Washington Redskins need a protege for Trent Williams


All of the same stipulations in place last week when I listed the top ten guard / center prospects apply to this week’s discussion of offensive tackles. Yes, the Redskins have Trent Williams, but offensive line is a position most agree Washington needs to shore up. Moreover, injuries along the line are so frequent that it’s never a bad idea to add depth.

As I pointed out a week ago, the best overall line prospects usually wind up getting funneled to tackle. NFL guards and centers are often excellent college tackles who are somehow slightly “defective,” whether that means being “only” 6’3″ or having arms that are “too short.”

So, most of the best prospects wind up here. That’s bad news for the Redskins, as I point out every week, because they don’t have a first-round pick. Still, there are a bunch of top-tier players at tackle, and Washington might be able to snag someone from the lower part of this list.

These are the top ten tackle prospects in the 2014 NFL Draft:

1. Greg Robinson (Auburn):

Robinson is a prototype of the modern NFL offensive lineman—he’s 6’5″, 332 pounds, but has sub-5 speed.
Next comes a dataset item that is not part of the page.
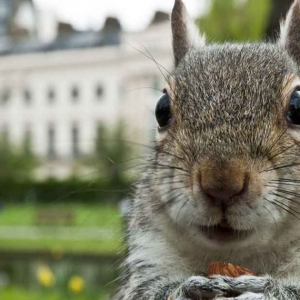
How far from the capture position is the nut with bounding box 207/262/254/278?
143 cm

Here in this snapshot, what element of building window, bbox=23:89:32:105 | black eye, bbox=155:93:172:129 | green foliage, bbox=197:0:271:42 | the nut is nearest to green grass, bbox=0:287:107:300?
black eye, bbox=155:93:172:129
The only real knock on Robinson is that his college system was a little simplistic compared to what he’ll need to do in the NFL, but, really, who cares? He’s close to a sure-fire prospect. What stings is that he could be as high as the #2 selection in the draft . . . a pick that belongs to the Rams via the RGIII trade.

2. Jake Matthews (Texas A&M):

Standing 6’5″ and a “lean” 308, Matthews doesn’t have the athleticism that Robinson does, but that doesn’t mean Matthews isn’t a great athlete in his own right. A superb run-blocker, Matthews also projects as a top 10 overall pick in this year’s draft. In other words, the Redskins have absolutely no shot at him, barring an incredibly unlikely trade.
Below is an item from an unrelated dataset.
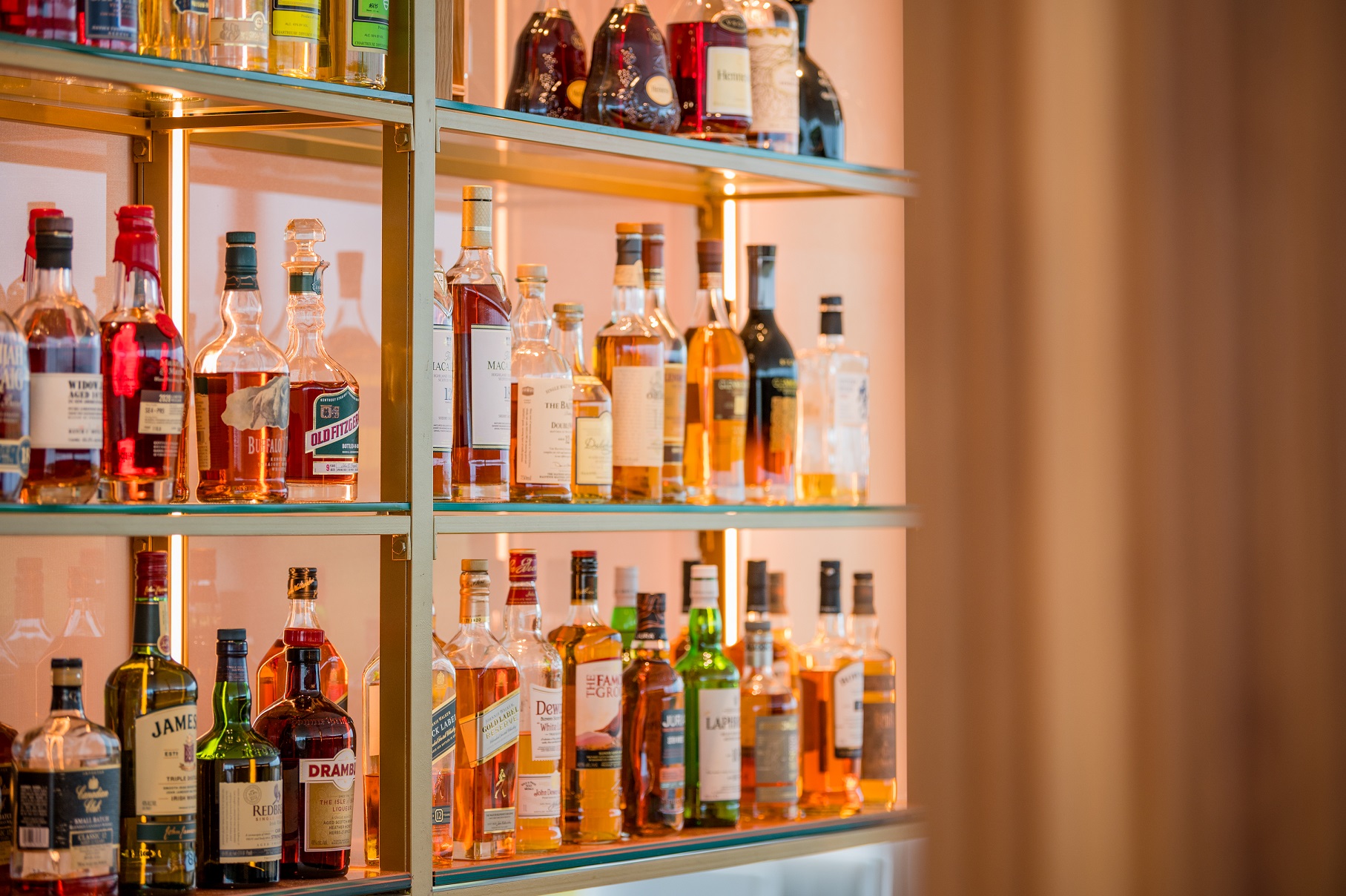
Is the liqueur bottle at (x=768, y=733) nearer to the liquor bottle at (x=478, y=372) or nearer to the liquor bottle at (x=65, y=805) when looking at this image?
the liquor bottle at (x=478, y=372)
3. Taylor Lewan (Michigan):

Lewan has an even bigger frame than Robinson or Matthews at 6’7″, and complements that with agile footwork that belies his roots as a defensive lineman. He’s yet another lock to be a first-round selection. Translation: Washington won’t get near him.

4. Zack Martin (Notre Dame):

The fact that someone as talented as Zack Martin is rated by most as the fourth-best tackle prospect in the draft speaks to the outstanding crop this year. Martin had a great Senior Bowl week, upping his stock even further. While not quite as big as those ahead of him (6’4″, 308 lbs.), he’s physical and quick, and may wind up as a guard in the NFL. Either way, he’s another guaranteed first-round pick.

5. Cyrus Kouandjio (Alabama):

Kouandjio is a specimen at 6’7″, 322 pounds. He has more “traditional” straight-line speed at 5.59, but he’s also quick off the ball. He’s not as polished as the top four, but he’s seen as a player who checks all the right boxes physically and has that elusive upside that will make teams look hard at him in the late first round (although he may slip to the second).

6. Morgan Moses (Virginia):

Moses was one of the lone bright spots for a woefully bad UVA offense this past year. He’s 6’6″, 314 pounds with something close to an ideal physical type for success at the next level, but also has good, quick footwork. Moses might be someone the Redskins would consider in the second round (if they want to go OL first), with the added bonus of him being a local guy (Meadowbrook High in Richmond / University of Virginia).

7. Antonio Richardson (Tennessee):

As big as most of the rest of these prospects (6’6″, 336 lbs.), Richardson put up an impressive 36 reps at the combine bench-press test. A lot of the negatives on Richardson come from a poor performance head-to-head against Jadeveon Clowney this past season. However, Clowney is so dominant, I’m not sure how much of an indictment that is of Richardson. He should go sometime in the second round.

8. Jack Mewhort (Ohio State):

Mewhort has started at four different offensive line positions (everything but center) while at Ohio State. In addition to his flexibility, Mewhort has good strength. On the other hand, scouts indicate that he plays “high,” which is a problem at any level, but will make life particularly difficult a the NFL level. He’s still very worthy of a second-round pick.

9. Billy Turner (North Dakota State):

Turner was a two-time All-American at the FCS level for the North Dakota State football dynasty, also winning three straight national championships. Scouts like his temperament, but say he needs to improve a few flaws in his technique. Turner may go in the second round, but could also fall to the third. If that happens, the Redskins and several other teams may want to grab him.

10. Joel Bitonio (Nevada):

Although he was a very good left tackle in college, Bitonio’s size (6’4″, 302 lbs.) may shift him to guard eventually. He’s athletic and has nice balance. He should wind up getting picked in the third round.

In all, 12 or 13 tackles may be selected in the first four rounds alone. There are some elite talents at the top of this list, but Washington probably doesn’t have a shot at any of them due to the lack of a first-round selection. The Redskins may be better off going for a wide receiver or defensive player early on, then getting a “value” pick in a later round to help build up their offensive line roster. Having said that, I’m sure Washington would be ecstatic to snag any of the names on this list.